May 14, 2012 12:24am EDT  --  Report as abuse
kafantaris wrote:
The derivative hedging game played by JPMorgan Chase is no different than that played by AIG in 2008.
Yet Jamie Dimon tells us that JPMorgan had merely “made a terrible, egregious mistake.” He might as well have said that the bank was wrong to keep raising in a poker game when it was apparent it should have folded.
And why was JPMorgan busy betting in the first place — right after our economic meltdown, and while fighting government regulation?
One answer is that it knew it could bear the gambling losses.
That’s right. With $2 trillion at hand, JPMorgan can yawn when $3 billion goes down the tube.
Nonetheless, Dimon tells us that he sees no problem with the government dismantling big failing banks. This is good to know because the government might have to start dismantling big banks before they fail — and before they have another chance to take us down with them.
The important lesson from the JPMorgan fiasco is not that stringent regulations are still needed to reign in on derivatives, but that banks big enough to remain standing after taking huge hits are ripe enough for us to chop down to size.

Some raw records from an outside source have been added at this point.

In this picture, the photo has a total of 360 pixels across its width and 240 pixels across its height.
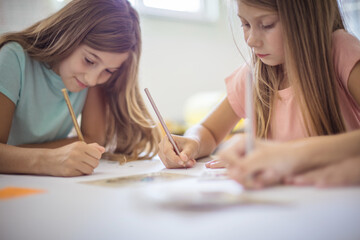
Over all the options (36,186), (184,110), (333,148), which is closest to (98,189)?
(36,186)

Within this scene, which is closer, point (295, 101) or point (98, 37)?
point (295, 101)

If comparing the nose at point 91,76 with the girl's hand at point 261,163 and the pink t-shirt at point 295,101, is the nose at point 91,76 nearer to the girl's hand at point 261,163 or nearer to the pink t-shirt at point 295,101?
the pink t-shirt at point 295,101

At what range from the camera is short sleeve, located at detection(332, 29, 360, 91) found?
59 cm

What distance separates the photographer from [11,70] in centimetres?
78

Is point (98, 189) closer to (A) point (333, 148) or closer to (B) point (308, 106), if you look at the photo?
(A) point (333, 148)

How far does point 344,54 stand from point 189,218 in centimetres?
47

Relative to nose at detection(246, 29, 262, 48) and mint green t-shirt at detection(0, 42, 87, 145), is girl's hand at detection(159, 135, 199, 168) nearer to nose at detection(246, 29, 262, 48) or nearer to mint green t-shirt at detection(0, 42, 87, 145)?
nose at detection(246, 29, 262, 48)

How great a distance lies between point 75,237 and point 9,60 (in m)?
0.61

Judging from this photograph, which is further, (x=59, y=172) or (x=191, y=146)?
(x=191, y=146)

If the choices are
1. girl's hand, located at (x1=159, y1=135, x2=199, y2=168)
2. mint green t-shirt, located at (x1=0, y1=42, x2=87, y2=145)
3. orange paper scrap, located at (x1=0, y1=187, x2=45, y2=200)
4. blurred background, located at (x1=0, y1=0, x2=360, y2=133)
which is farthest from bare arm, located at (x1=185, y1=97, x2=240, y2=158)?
blurred background, located at (x1=0, y1=0, x2=360, y2=133)

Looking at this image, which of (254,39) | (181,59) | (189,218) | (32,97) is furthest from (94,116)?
(181,59)

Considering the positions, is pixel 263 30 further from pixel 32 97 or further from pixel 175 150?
pixel 32 97

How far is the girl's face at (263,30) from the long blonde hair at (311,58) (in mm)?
12

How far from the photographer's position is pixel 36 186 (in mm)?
481
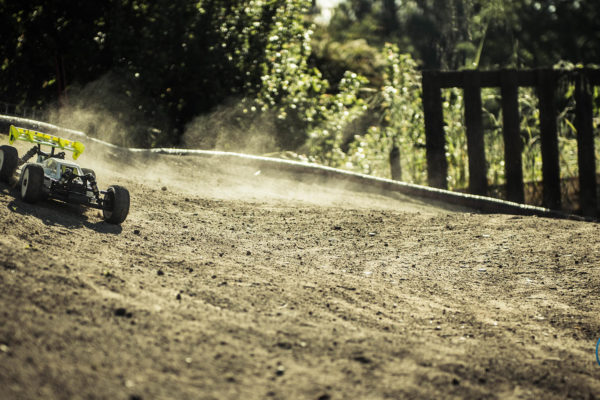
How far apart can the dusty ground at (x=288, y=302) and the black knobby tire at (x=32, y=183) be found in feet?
0.47

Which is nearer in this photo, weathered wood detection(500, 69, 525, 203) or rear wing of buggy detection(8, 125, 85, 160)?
rear wing of buggy detection(8, 125, 85, 160)

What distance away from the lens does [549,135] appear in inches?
401

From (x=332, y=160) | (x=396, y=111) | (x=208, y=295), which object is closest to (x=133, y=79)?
(x=332, y=160)

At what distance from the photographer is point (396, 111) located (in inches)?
454

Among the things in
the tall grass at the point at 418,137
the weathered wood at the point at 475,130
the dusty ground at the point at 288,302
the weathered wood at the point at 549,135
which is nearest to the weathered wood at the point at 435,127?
the weathered wood at the point at 475,130

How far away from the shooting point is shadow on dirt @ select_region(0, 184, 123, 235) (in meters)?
5.57

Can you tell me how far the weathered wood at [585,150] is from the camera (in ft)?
34.2

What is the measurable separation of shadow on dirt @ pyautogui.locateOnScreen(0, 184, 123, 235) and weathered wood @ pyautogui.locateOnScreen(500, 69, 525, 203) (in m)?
6.42

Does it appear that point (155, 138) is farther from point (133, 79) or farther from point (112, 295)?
point (112, 295)

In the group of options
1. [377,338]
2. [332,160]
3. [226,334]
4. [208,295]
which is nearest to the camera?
[226,334]

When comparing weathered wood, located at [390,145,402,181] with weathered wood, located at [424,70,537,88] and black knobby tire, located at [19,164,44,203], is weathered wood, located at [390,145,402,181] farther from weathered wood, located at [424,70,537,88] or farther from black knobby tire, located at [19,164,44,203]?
black knobby tire, located at [19,164,44,203]

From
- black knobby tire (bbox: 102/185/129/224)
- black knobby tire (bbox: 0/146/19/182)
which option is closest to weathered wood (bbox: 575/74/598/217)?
black knobby tire (bbox: 102/185/129/224)

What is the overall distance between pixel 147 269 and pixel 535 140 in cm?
827

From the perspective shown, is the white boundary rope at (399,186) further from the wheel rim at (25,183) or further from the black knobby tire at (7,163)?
the wheel rim at (25,183)
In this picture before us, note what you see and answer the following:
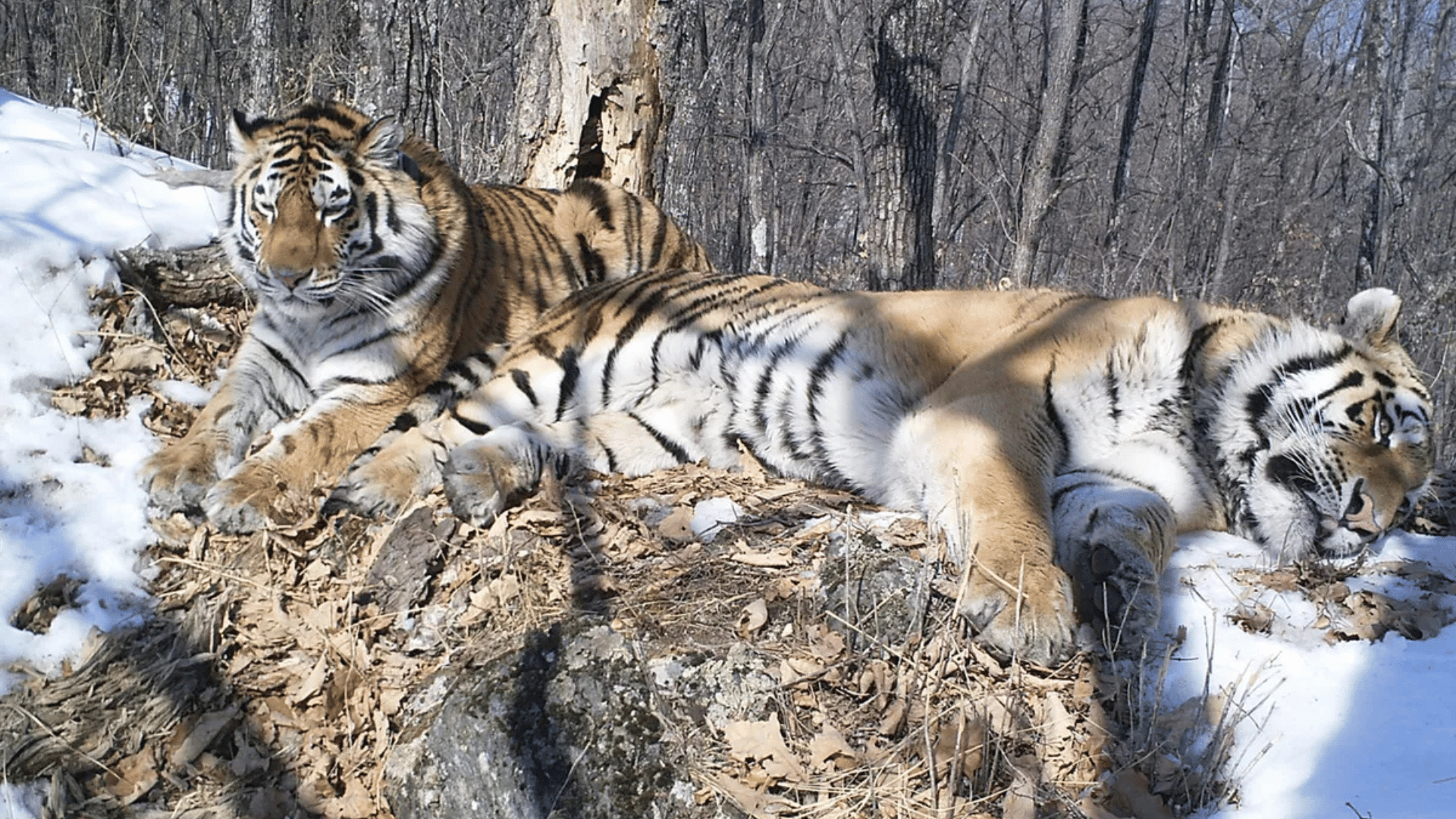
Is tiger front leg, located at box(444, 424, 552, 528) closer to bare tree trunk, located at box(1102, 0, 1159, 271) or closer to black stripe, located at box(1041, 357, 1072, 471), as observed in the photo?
black stripe, located at box(1041, 357, 1072, 471)

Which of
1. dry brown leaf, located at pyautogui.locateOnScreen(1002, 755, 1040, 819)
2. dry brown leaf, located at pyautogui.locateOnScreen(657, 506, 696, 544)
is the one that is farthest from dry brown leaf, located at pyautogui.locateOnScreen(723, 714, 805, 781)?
dry brown leaf, located at pyautogui.locateOnScreen(657, 506, 696, 544)

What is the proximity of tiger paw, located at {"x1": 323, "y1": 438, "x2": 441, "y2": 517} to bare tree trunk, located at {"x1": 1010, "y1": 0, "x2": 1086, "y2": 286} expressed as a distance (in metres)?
4.78

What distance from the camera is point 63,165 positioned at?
455 cm

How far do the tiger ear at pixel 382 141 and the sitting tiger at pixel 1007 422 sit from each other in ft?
2.89

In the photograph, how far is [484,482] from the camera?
3316 millimetres

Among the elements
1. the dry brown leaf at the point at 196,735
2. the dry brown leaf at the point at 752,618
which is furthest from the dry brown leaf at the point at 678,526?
the dry brown leaf at the point at 196,735

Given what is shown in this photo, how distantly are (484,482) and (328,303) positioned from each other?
40.5 inches

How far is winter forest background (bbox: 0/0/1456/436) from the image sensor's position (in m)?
5.89

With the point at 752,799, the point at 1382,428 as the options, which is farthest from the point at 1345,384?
the point at 752,799

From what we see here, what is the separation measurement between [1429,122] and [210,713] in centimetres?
1257

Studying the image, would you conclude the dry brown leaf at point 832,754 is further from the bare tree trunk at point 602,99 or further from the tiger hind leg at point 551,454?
the bare tree trunk at point 602,99

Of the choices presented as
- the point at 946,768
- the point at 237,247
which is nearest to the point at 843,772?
the point at 946,768

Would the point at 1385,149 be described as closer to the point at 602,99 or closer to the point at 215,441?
the point at 602,99

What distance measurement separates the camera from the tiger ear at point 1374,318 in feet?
11.7
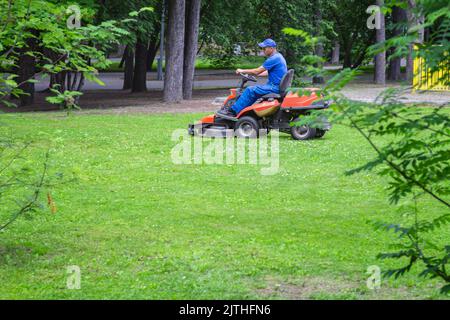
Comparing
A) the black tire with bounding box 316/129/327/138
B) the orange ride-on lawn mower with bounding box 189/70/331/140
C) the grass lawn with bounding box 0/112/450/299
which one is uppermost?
the orange ride-on lawn mower with bounding box 189/70/331/140

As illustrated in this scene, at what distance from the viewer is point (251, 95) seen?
16.1 meters

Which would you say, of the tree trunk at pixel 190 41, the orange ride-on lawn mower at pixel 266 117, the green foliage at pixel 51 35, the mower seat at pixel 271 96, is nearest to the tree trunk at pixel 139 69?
the tree trunk at pixel 190 41

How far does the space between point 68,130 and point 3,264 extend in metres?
11.0

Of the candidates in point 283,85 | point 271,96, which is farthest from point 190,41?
point 283,85

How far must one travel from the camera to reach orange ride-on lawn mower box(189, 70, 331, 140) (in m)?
15.8

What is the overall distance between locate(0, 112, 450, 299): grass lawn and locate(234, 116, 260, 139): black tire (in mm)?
1490

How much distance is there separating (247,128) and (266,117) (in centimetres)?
42

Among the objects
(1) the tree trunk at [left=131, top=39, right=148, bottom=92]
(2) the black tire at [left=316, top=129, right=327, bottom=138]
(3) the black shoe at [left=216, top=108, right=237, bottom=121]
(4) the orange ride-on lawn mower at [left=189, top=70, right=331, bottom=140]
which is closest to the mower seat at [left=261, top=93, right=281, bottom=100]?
(4) the orange ride-on lawn mower at [left=189, top=70, right=331, bottom=140]

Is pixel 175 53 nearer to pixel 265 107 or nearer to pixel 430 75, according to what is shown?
pixel 265 107

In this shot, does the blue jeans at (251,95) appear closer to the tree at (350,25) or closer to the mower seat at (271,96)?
the mower seat at (271,96)

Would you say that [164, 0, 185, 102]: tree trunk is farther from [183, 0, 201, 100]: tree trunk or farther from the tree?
the tree

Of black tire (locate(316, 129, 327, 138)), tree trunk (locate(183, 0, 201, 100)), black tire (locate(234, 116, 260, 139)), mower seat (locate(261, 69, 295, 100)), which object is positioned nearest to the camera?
mower seat (locate(261, 69, 295, 100))

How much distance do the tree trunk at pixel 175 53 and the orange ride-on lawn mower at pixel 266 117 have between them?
9.16 metres

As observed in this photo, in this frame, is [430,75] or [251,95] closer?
[430,75]
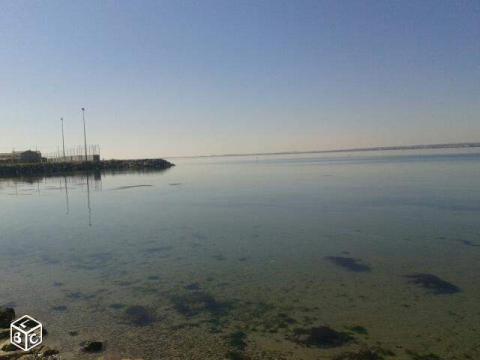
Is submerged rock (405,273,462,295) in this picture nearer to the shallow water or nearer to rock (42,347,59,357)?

May 14, 2012 12:25am EDT  --  Report as abuse
gee.la wrote:
Some ones called Jamie Dimon to go. That is kind of outraged. I don’t think anyone else can play as fascinating as Dimon will do. Many of us, I believe will feel a lot bored without him. Anyway, JPMorgan cannot afford losing him. In my opinion, to keep the banks as the way as they are is one thousand times better than any artificial reform.